- _Work instructions_:
1. Using the EFF press release, what are the answers to these?
(a) What is Kevin Bankston's job title?
(b) Which magistrate judge issued the decision, and in what city?
(c) Which two organizations filed the amicus brief?
2. Can you duplicate the EFF press release between "Government Needs a" and "or prescription refills.", inclusive?

- _Source extract_:
.....

From:  EFF Press <press-AT-eff.org>
To:  presslist-AT-eff.org
Subject:  EFF: Texas Judge Briefed by EFF Affirms Phone Privacy
Date:  Thu, 20 Jul 2006 11:29:31 -0700

Electronic Frontier Foundation Media Release

For Immediate Release: Thursday, July 20, 2006

Contact:

Kevin Bankston
   Staff Attorney
   Electronic Frontier Foundation
   bankston@eff.org
   +1 415 436-9333 x126

Texas Judge Briefed by EFF Affirms Phone Privacy

Government Needs a Warrant to Get Dialed Digits That Are
Call Content

San Francisco - In the first ruling of its kind, a federal
magistrate judge has held that the government must obtain a
search warrant to collect the content of a telephone call,
even when that content is dialed digits like bank account
numbers, social security numbers or prescription refills.
The decision from Magistrate Judge Smith in Houston closely
follows the reasoning outlined in an amicus brief from the
Electronic Frontier Foundation (EFF) and the Center for
Democracy and Technology (CDT).

.....

- _Data excerpt_:
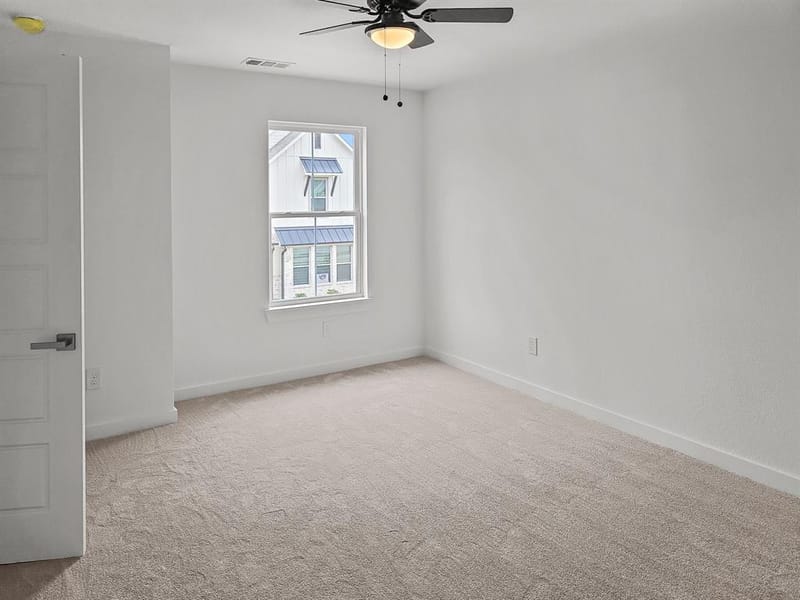 9624 Thorncrown Lane, Fort Worth TX 76179 - Photo 17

.....

- _Exercise solutions_:
1.
(a) Staff Attorney
(b) Magistrate Judge Smith, in Houston
(c) The Electronic Frontier Foundation (EFF) and the Center for Democracy and Technology (CDT)

2.
Government Needs a Warrant to Get Dialed Digits That Are
Call Content

San Francisco - In the first ruling of its kind, a federal
magistrate judge has held that the government must obtain a
search warrant to collect the content of a telephone call,
even when that content is dialed digits like bank account
numbers, social security numbers or prescription refills.